This was first published in the JTA.
On Monday, the 25th anniversary of the Martin Luther King, Jr. holiday, 35 volunteers and 15 Teach For America teachers joined our team in Washington, D.C., to honor the life and legacy of Dr. King through a day of service. Together, they created thousands of study materials for hundreds of students in struggling schools across D.C.
The volunteers came together as a diverse group, from big cities and small towns, a range of professions and varying degrees of Jewish connection. But for those five hours, they were a community united in answering Dr. King’s call to greatness. In fitting testament, each wore a shirt proclaiming:
Everybody can be GREAT because everybody can SERVE.
These plain-spoken words, delivered by the inimitable Dr.
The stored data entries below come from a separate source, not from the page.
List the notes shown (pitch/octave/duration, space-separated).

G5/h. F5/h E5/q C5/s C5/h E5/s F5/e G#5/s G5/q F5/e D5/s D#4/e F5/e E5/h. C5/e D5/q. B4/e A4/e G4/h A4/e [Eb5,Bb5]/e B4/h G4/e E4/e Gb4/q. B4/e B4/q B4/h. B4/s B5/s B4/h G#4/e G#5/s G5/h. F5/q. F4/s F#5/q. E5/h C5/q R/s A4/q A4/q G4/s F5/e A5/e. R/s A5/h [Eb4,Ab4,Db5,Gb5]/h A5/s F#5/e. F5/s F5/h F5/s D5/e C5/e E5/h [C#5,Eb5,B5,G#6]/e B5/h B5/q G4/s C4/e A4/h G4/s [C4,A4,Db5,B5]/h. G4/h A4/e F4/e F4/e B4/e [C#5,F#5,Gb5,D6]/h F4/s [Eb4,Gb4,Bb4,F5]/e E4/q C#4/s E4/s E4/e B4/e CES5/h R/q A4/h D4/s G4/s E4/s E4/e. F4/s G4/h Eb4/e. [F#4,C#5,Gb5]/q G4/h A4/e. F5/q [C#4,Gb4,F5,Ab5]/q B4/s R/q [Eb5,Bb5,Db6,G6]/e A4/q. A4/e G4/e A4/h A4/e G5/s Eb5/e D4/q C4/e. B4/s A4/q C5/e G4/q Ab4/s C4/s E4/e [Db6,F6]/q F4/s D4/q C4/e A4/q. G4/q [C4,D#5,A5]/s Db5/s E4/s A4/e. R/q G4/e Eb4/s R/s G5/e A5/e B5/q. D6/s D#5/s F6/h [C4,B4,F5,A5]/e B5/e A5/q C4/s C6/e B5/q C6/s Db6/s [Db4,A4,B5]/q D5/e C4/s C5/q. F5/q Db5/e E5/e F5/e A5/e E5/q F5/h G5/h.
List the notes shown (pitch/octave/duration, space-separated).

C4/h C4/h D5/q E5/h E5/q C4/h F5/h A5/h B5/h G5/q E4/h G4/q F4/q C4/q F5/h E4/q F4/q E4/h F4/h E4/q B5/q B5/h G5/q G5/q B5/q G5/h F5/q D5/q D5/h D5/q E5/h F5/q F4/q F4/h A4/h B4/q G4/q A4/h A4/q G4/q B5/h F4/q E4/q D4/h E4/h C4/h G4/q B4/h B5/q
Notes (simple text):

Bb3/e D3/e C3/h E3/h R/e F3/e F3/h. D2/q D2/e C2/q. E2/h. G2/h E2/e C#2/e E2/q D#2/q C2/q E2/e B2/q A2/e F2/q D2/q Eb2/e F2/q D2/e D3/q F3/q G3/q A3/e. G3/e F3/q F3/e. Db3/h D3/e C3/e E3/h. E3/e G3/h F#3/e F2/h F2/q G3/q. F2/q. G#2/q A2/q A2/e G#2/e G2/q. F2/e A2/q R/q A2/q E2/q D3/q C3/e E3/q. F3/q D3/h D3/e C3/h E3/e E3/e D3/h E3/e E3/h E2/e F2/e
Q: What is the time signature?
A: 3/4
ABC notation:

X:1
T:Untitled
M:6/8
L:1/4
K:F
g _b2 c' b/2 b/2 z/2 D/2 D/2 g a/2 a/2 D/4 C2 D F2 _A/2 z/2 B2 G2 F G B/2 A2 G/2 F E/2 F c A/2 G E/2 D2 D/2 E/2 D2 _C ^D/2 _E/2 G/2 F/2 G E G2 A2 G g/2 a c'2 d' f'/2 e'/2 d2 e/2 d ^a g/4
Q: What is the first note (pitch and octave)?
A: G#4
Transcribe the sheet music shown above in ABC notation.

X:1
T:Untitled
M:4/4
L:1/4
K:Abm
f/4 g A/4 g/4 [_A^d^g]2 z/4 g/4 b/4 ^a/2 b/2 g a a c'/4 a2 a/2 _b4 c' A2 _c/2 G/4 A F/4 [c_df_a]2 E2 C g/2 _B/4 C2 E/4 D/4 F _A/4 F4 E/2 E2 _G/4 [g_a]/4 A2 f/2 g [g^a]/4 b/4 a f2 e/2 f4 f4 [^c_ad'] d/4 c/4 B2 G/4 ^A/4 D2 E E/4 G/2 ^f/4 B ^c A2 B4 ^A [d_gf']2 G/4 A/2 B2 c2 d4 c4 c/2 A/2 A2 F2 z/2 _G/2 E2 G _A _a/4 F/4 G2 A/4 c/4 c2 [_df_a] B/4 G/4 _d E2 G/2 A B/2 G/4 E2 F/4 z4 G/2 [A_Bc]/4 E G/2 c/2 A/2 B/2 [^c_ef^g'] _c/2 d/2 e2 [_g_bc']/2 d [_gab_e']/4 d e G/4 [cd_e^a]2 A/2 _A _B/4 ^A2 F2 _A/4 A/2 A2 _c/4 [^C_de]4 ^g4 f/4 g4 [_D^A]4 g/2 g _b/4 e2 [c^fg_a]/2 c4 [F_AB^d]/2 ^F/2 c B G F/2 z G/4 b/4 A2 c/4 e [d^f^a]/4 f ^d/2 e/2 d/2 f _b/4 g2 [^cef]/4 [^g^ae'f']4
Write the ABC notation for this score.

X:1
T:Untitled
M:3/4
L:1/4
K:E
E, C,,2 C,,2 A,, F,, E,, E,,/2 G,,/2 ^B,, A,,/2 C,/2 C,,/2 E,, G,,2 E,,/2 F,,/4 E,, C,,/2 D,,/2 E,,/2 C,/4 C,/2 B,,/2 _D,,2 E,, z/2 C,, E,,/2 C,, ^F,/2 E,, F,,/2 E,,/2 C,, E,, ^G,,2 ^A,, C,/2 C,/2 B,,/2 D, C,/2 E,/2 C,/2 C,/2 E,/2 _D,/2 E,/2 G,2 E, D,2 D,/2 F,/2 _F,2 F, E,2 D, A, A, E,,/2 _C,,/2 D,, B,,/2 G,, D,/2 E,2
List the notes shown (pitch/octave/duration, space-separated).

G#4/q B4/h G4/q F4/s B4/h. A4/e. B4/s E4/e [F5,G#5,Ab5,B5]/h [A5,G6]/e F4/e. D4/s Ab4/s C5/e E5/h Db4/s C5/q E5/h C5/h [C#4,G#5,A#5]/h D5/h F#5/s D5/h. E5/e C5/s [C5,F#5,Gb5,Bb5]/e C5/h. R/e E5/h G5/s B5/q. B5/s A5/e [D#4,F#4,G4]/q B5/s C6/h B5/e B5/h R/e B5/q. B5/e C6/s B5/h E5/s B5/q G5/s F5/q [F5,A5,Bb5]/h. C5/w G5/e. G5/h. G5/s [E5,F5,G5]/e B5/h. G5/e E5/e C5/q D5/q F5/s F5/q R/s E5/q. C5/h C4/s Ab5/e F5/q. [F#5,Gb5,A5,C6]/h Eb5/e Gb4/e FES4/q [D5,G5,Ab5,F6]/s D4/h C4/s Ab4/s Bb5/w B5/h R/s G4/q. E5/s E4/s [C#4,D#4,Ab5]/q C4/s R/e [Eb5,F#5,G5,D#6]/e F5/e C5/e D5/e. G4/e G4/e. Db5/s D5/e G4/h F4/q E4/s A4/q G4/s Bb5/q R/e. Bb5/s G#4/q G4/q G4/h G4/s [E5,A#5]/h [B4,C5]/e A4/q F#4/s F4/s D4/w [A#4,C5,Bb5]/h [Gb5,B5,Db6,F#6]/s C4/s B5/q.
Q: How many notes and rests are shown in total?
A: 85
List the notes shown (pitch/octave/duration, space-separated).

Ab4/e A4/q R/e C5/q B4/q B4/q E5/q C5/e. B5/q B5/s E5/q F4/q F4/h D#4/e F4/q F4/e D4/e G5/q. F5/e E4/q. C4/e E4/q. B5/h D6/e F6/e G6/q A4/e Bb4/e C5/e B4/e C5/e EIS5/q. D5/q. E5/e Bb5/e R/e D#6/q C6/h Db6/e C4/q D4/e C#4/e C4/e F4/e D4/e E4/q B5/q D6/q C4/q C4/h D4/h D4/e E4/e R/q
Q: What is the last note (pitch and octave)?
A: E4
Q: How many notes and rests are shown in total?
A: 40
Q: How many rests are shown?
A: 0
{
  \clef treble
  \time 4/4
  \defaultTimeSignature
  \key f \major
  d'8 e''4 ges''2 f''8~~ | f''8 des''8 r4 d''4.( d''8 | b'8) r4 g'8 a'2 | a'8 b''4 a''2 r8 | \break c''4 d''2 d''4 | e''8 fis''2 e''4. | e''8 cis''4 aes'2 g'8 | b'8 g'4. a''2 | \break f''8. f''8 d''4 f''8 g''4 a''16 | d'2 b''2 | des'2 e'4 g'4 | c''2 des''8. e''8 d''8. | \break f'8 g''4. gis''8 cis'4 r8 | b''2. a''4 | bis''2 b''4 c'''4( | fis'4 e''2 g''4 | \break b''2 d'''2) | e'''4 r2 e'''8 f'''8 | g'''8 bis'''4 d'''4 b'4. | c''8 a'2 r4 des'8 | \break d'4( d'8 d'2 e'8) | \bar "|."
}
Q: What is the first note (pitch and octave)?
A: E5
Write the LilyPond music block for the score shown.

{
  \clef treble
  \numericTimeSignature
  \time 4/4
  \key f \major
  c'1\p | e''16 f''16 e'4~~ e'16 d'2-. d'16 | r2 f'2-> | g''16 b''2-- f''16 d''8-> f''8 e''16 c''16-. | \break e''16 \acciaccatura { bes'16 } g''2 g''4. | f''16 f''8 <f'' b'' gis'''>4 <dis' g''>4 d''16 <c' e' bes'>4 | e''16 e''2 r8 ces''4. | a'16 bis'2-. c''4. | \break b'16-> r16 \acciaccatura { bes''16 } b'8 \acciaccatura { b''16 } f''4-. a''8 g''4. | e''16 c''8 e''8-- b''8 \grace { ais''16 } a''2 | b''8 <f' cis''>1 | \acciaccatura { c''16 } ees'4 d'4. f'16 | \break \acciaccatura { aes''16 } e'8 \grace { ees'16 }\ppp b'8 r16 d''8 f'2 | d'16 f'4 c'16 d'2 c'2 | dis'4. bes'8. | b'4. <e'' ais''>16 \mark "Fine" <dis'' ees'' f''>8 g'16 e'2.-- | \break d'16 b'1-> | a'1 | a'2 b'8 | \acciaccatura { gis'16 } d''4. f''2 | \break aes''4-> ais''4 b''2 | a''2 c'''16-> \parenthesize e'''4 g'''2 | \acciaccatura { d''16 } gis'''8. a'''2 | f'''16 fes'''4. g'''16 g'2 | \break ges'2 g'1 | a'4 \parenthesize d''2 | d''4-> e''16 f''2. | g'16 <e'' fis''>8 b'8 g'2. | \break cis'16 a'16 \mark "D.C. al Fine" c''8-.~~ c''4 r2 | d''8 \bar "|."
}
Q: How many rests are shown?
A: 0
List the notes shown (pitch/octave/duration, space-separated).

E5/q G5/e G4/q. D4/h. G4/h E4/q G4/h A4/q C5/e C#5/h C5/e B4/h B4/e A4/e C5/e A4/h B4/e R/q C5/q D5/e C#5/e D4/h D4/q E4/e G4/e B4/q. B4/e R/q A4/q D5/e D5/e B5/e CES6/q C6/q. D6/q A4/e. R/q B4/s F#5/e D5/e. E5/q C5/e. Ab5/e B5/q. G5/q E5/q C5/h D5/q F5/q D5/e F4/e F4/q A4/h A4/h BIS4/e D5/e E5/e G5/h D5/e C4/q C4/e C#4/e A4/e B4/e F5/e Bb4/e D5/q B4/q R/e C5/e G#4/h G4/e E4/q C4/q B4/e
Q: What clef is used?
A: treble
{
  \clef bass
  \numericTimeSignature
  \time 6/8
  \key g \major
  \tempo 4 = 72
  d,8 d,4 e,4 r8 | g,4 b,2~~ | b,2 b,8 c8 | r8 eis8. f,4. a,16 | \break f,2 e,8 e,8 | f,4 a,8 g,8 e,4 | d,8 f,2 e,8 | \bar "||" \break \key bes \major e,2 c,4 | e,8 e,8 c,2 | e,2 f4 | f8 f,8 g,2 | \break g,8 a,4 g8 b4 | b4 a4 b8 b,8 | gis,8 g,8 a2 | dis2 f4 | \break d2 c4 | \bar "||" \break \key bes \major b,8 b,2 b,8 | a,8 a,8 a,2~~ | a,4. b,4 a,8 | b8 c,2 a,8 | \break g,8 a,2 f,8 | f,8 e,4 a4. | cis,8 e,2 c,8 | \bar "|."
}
King in Atlanta in 1968, remind us that we do not have to be wealthy or powerful, intelligent or well-read, popular or good looking to serve. We just have to have the desire in our heart to meet the need in our world.
Indeed, in the aftermath of yet another human tragedy—the Jan. 8 shooting in Arizona—at a time of divisiveness and partisanship, we are reminded of the urgency of Dr. King’s call to greatness through service, an act upon which we can begin to build mutual understanding and to see that what unites us in our humanity is far greater than what divides us.